→ **Document excerpt**
● ● ● ●
# Immobiliser removal :-)



## ViperOneZero (Sep 4, 2008)

You want the freedom of immobiliser free driving, and replacement keys for £6...lol.. heres a guide for killing your immobiliser!, useful for BAM engine conversions to negate the need of cluster / ecu and key matching...

If you are handy with a soldering iron ...

1) remove ECU ( see other guide - to follow )
2) take in to your workshop area
3) open up ecu
4) using an eprom / chip reader read small 8-pin smd eeprom on the "back side" of ecu, it is marked usually as 95040, As pictured...
5) Desolder 95040
6) Read eeprom 95040 and Save it.
7) Program eeprom 95040 with "95040_TT_OFF" file ( attached / linked ) 
8) Solder 95040 back to ecu and see at it is "on the correct way"
9) start a car
10) fit your own diy immobiliser..... fuel cut of switch etc ..lol










the immo off file:
TT225 bam ME7 ECU
http://www.mediafire.com/file/qxnn73dp3q9ej58/95040_TT_OFF.bin


----------



## Charlie (Dec 15, 2006)

eeer you what love? :lol: no idea how to do any of that.

Charlie


----------



## T3RBO (Dec 9, 2003)

You lost me at 'immobiliser free driving' :lol:


----------



## ViperOneZero (Sep 4, 2008)

lol..

i certainly would'nt have the balls to do it 

but... there are those that would...

:twisted: hardcore


----------



## polonius (Jan 24, 2010)

Hi,

I'm prepared to give this a go if it means I can just buy blanks and have them cut.

While the IMMO won't work, they will still need a key.

Is this procedure unique to the BAM engine?

Also, does this affect anything else, such as the key coding?

Lastly where do you get an eprom reader, are they expensive, and might a local IT repair shop have one?

Tony


----------



## ViperOneZero (Sep 4, 2008)

Tony, where are you based mate? I can recommend where to have it done for not much ££.


----------



## E3 YOB (Mar 2, 2010)

I had mine removed with my latest map


----------



## j4zz_x (Jan 17, 2009)

I read on the ross tech site you could disable it with vagcom? They also said on the site you can reprogram a new dashpod / immobiliser to work together. I would never do it, so i didnt read it in detail. [smiley=book2.gif]


----------



## ViperOneZero (Sep 4, 2008)
● ● ● ●
→ **Information supplied**
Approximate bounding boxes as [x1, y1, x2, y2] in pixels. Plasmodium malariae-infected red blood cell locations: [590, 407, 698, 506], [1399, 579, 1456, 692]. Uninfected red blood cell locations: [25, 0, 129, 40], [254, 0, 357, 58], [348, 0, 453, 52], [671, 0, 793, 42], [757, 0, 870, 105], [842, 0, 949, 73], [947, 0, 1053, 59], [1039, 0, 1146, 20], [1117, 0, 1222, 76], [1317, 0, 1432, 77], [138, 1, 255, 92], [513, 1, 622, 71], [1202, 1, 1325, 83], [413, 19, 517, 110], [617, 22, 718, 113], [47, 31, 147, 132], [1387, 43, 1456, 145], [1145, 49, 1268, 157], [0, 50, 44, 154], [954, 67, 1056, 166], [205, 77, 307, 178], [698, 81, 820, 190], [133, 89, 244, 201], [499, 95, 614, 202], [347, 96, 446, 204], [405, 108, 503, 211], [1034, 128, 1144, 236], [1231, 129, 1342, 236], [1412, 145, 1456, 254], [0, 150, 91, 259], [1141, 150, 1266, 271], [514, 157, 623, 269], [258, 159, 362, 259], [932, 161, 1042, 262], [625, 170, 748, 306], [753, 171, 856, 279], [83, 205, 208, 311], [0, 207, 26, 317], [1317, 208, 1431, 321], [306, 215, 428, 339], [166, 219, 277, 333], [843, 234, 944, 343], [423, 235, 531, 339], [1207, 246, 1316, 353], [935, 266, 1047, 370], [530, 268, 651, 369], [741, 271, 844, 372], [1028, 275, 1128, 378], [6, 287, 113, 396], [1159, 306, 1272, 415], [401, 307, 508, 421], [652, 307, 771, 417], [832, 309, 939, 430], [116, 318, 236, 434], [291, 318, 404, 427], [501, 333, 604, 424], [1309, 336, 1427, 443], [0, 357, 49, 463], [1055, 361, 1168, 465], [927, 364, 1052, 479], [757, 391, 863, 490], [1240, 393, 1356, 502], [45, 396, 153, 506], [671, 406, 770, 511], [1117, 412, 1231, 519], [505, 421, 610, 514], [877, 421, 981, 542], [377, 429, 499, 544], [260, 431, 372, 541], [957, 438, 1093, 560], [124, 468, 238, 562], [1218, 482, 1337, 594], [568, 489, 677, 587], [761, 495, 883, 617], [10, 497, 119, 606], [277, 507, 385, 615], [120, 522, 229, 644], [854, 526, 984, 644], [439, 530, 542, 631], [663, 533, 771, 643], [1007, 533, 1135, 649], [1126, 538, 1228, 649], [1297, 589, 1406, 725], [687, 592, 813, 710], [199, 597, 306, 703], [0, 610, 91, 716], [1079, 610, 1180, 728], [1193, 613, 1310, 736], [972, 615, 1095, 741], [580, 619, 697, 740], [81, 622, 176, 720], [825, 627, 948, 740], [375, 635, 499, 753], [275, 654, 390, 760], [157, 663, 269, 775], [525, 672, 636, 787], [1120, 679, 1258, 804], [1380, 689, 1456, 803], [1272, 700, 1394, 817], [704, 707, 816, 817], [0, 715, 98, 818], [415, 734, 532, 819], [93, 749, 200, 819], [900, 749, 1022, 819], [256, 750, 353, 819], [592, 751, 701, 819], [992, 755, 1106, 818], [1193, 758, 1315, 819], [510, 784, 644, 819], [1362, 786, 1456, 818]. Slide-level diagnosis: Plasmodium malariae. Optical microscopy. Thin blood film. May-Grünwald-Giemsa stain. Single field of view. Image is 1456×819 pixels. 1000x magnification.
● ● ● ●
→ **Prompt A**
In the forum thread on immobiliser removal, how is the small 8-pin eeprom on the back side of the ECU usually marked?
→ **Prompt B**
Continue the forum thread on immobiliser removal from the point where it stops.

→ **Task answer A**
It is usually marked 95040.

→ **Task answer B**
j4zz_x said:


> I read on the ross tech site you could disable it with vagcom? They also said on the site you can reprogram a new dashpod / immobiliser to work together. I would never do it, so i didnt read it in detail. [smiley=book2.gif]


hope not .. the car thief will be carrying a laptop around with him hehe


----------



## polonius (Jan 24, 2010)

Hi,

I'm in Australia. 8) My keyboard doesn't even have "£".

Tony


----------



## UR_TT (Nov 8, 2008)

polonius said:


> Hi,
> 
> I'm in Australia. 8) My keyboard doesn't even have "£".
> 
> Tony


AltGr and press 3...



//U


----------



## kazinak (Mar 23, 2010)

GunnerGibson said:


> j4zz_x said:
> 
> 
> > I read on the ross tech site you could disable it with vagcom? They also said on the site you can reprogram a new dashpod / immobiliser to work together. I would never do it, so i didnt read it in detail. [smiley=book2.gif]
> ...


You no need a laptop for this 

Sent from my LT18i using Tapatalk


----------



## olds_cool (Feb 6, 2012)

my immobiliser has been playing up and i dont want to risk getting stranded as i only have one key!! Anyone know of somewhere near london that i could drive to at the qweekend and wont need me to send my ECU to them? Also wouldnt mind them chipping it at the same time!! ;o)


----------



## gunawan_sinyo (Oct 6, 2014)

hello all,

I am new in this forum, and i have problem with my audi tt mk1 2000 immobilizer.
someone please teach me how to remove and write the 95040_TT_OFF into the chip?
what software and tools required to do that?

please help me..

thanks
indra


----------



## fixitagaintomoz (Apr 26, 2013)

all parts and a how to are at the top of this page.....


----------



## actionman37 (May 13, 2012)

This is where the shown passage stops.